Amplifying Inclusion: living disability narratives and law for the next generation

This project is run by Marie Tidball, as part of the TORCH Knowledge Exchange Fellowship scheme.

In the context of Brexit, people with disabilities face huge social, legal and cultural change – from their access to the rest of Europe through the use of their Blue Badge to rights under the Social Chapter of the 1997 Treaty of Amsterdam. Against this background of socio-political upheaval, the project Amplifying Inclusion: living disability narratives and law for the next generation asks people with disabilities about the role of their disability in their own identities and how disability should be represented in contemporary history. Grounded in these narratives and their lived experience of disability, it seeks their priorities for change to disability law and policy for the next 25 years.  This multi-disciplinary knowledge exchange project will create a forum for people with disabilities to explore, investigate and intervene in the humanities, legal and policy discourses about understanding disability and its representation.

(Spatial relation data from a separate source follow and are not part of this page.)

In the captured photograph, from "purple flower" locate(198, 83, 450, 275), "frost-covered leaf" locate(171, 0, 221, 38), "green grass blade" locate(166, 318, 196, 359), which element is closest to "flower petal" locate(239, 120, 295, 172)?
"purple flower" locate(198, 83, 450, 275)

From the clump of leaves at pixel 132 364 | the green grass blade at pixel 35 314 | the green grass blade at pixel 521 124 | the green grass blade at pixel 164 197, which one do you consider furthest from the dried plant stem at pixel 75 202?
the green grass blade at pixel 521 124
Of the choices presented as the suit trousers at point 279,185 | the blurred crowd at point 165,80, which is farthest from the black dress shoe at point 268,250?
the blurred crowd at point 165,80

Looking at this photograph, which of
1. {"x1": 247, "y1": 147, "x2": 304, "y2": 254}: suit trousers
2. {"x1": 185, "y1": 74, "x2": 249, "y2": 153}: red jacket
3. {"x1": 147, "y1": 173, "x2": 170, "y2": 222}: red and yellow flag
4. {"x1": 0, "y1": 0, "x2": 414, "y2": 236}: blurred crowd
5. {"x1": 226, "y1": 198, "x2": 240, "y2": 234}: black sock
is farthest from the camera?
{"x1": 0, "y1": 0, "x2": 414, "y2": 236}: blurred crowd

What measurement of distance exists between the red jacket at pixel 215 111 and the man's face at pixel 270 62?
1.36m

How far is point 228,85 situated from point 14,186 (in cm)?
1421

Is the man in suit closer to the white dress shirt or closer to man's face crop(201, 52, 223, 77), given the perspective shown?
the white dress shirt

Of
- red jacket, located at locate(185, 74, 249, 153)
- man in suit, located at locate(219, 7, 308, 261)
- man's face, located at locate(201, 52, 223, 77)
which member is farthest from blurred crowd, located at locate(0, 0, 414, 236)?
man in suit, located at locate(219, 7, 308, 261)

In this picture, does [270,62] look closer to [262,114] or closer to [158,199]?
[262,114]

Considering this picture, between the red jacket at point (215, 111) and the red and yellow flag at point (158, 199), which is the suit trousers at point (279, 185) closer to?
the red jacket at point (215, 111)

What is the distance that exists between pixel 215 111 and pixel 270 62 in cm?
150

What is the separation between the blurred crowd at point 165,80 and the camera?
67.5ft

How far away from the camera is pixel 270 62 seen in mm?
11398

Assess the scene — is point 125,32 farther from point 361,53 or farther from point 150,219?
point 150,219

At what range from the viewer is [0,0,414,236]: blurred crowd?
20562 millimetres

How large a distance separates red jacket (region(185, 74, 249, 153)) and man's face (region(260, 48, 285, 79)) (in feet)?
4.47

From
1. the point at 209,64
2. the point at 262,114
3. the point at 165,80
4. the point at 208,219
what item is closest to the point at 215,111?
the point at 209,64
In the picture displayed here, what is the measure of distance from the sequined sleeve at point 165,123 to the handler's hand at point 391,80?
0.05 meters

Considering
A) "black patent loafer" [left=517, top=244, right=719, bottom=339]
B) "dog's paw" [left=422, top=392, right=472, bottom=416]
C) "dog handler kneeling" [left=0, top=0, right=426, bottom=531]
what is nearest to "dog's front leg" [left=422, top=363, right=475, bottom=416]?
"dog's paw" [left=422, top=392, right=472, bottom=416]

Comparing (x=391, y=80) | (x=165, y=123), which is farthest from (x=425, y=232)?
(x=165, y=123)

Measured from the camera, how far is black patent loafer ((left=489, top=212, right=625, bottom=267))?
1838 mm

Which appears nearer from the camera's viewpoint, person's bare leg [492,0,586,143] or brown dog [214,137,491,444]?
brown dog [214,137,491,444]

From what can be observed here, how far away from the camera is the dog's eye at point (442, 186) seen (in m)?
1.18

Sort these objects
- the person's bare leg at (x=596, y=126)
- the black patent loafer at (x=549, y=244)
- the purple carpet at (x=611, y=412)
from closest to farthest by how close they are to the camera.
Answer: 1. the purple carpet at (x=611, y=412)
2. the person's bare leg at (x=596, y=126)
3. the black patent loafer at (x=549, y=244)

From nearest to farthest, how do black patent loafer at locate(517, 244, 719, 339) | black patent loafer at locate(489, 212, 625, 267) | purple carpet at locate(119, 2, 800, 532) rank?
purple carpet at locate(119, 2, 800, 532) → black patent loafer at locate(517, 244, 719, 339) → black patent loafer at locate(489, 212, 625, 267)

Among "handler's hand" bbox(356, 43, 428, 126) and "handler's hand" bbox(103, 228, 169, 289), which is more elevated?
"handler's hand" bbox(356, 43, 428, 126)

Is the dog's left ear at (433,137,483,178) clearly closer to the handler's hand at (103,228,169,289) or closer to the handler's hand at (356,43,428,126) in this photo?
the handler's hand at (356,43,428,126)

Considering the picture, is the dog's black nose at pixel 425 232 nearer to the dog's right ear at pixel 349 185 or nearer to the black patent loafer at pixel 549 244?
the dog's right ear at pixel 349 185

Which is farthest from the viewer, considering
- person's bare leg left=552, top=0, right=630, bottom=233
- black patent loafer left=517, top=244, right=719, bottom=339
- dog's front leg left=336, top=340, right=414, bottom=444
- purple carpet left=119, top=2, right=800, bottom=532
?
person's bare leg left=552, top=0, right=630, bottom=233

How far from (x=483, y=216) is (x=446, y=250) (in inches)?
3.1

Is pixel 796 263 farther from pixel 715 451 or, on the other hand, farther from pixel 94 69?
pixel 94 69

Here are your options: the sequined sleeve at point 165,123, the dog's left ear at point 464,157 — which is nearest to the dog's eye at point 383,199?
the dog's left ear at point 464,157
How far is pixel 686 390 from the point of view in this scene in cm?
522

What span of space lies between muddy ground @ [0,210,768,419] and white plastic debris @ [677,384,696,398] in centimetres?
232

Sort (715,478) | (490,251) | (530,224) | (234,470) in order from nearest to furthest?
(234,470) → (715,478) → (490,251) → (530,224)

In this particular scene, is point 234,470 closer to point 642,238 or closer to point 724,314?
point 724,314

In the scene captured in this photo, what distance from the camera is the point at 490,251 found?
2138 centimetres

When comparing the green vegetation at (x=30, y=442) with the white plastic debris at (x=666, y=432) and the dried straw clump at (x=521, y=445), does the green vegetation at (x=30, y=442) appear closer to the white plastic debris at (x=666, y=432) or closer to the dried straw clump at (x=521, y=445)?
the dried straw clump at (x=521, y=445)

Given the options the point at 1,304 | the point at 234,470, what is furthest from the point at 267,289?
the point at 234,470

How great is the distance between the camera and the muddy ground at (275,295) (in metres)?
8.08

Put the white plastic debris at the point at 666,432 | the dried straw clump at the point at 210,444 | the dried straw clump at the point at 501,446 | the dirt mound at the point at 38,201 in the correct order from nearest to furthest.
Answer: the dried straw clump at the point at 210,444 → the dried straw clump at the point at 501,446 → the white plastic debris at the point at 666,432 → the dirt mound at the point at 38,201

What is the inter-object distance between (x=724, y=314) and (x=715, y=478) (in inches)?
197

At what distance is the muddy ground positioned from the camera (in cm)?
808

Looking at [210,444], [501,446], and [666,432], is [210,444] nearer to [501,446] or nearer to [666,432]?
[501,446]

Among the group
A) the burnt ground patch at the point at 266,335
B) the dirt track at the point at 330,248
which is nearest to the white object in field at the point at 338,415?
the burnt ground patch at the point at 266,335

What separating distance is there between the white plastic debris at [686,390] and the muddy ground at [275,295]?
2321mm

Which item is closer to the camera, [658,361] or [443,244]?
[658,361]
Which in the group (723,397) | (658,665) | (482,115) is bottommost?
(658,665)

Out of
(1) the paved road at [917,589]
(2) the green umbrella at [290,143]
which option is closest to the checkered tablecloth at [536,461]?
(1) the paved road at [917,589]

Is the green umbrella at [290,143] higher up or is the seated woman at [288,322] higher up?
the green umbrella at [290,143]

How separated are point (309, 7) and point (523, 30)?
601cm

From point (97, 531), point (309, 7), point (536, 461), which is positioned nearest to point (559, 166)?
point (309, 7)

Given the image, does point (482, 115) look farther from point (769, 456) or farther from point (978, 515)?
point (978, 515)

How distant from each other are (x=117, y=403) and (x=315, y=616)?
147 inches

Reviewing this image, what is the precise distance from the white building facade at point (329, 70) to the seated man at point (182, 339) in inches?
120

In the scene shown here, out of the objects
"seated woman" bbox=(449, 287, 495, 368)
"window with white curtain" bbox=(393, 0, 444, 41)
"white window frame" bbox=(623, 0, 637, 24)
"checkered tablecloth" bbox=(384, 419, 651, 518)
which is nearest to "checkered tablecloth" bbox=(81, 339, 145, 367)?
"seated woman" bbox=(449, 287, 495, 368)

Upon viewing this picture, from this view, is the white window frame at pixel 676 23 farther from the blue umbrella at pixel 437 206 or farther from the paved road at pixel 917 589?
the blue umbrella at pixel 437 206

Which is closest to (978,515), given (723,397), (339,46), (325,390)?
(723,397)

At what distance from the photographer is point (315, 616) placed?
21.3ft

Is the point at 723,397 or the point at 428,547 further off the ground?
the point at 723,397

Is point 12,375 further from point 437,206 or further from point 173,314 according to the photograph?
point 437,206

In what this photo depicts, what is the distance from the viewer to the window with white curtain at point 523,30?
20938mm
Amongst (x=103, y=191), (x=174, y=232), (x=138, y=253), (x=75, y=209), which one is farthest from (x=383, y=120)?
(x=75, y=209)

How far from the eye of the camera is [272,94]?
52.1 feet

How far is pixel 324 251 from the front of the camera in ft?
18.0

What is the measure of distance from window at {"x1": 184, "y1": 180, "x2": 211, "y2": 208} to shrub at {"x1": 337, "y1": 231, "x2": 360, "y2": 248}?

Intersectionality is central to this interdisciplinary research: documenting how other aspects of identity including class, race and gender, are represented in these narratives and priorities. The voices of contributors will be recorded throughout the research project to create an audio blog. This will be turned into an audio installation as part of the TORCH ‘Oxford Alternative Stories’ mobile app project. This will be a flagship project in creating cross-disciplinary dialogue between scholars in the Humanities, working on life narratives, emotions and ethics and those working in disability law and policy.

This project collaborates with the Disabled People's Organisations My Life, My Choice and Getting Heard Oxfordshire.